81 of 89 people found the following review helpful.
Greater Than You Think
By gtra1n
This novel is not quite what is advertised, or what it appears to be, and that's all for the good. Yes, it is funny, yes, it is satirical, yes, there is a love story. There is so much more to it than that.
Shteyngart has produced one of the most important novels of this generation. In the guise of the funny, satirical, sad love story, he's written a subtle, sublime, compacted human and social tragedy. The satire is in how he has extrapolated present features of society and pushed them a little farther down the road, a little close together. He takes Social Networking to the point where people are defined by the public data and quantified in the most material and shallow ways. All this is then put on display, in real time, as a means of interacting in public. He's taken the move to on-line readership to make reading books into a kind of social deviancy (it takes time away from the all-important Social Networking after all, the only way for anyone to know their place in society). He's taken the fetish amongst the political media for bipartisanship into the realm of the Bipartisan party which governs a bankrupt and collapsed America, where the current militarization and worship of the uniform in society has become the ultimate neo-conservative authoritarian occupation of the country, under the aegis of the American Restoration Authority; Baghdad simply transplanted to New York City, with an arrogant, bumbling and very Rumsfeldian cabinet secretary the real power running the government and sending National Guardsmen off to a military adventure in Venezuela, paid for by the Chinese, natch.

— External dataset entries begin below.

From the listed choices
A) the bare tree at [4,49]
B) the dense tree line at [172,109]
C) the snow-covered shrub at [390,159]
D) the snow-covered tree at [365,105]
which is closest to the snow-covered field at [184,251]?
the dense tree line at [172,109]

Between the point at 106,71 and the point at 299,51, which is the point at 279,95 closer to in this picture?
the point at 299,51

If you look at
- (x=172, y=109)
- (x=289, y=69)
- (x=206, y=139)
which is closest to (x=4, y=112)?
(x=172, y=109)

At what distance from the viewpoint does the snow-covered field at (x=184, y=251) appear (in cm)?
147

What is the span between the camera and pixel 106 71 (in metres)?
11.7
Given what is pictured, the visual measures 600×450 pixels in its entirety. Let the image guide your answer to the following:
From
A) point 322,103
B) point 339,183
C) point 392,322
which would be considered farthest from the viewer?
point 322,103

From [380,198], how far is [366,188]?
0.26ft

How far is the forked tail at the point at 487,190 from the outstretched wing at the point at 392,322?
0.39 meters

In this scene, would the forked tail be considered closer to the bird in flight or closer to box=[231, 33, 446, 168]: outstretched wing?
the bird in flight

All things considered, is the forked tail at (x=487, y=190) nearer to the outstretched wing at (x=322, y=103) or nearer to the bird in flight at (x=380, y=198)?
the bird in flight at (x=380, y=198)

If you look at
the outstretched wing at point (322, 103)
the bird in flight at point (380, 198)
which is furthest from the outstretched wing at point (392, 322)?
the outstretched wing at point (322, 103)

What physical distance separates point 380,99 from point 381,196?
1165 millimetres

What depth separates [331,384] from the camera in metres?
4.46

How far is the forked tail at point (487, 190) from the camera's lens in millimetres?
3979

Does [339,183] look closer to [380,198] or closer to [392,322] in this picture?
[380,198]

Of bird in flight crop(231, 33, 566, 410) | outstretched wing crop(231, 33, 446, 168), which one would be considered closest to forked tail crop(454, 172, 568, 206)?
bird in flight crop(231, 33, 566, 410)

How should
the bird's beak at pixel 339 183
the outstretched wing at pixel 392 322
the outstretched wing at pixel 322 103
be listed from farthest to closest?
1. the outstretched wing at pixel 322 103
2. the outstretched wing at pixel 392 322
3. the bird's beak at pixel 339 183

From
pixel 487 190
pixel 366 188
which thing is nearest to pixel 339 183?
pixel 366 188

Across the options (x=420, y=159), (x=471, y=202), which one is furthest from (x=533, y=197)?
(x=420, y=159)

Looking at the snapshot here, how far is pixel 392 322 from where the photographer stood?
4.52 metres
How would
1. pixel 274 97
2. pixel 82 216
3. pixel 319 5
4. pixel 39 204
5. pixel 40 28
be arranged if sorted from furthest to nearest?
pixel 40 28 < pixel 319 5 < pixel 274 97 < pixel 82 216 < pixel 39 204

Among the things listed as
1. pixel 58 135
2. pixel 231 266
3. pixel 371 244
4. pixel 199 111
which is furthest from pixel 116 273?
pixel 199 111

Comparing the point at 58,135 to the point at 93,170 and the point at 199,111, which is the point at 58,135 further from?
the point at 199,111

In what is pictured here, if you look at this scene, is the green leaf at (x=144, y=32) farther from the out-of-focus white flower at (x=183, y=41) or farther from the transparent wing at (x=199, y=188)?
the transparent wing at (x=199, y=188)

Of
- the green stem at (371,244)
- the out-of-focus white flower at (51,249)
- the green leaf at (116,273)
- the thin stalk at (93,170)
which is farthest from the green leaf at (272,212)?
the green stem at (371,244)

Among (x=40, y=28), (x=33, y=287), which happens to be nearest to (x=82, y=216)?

Lenny and Eunice's relationship is not like that of Winston and Julia in 1984. Lenny and Eunice are real people, and beautifully drawn by Shteyngart. We know about them through what they tell us about themselves, and what they tell us about each other. At first Lenny is wholly sympathetic and Eunice wholly unsympathetic, but they are gradually revealed as real characters with important redemptive qualities as well as crippling flaws. Shteyngart is a humanist who has sympathy for his people, living in times where the future is something one must try and stave off by the most material means. This skill in giving different people their own voices and revealing them through those voices is superb, as is his eviscerating humor, which takes the form of names and labels for products, entities, businesses and social ideas. His language does it all, there's no need to push anything and pile on. The satire is woven into the fabric of the novel, not the book's main point, and becomes almost incidental to the deeply tragic world that Shteyngart creates, one where, although the author is clearly full of despair over it, hope is not only a possibility but something that can be made almost from scratch. A seemingly straightforward and modest book that is one of the most deeply ambitious, and successful, works of fiction in American literature.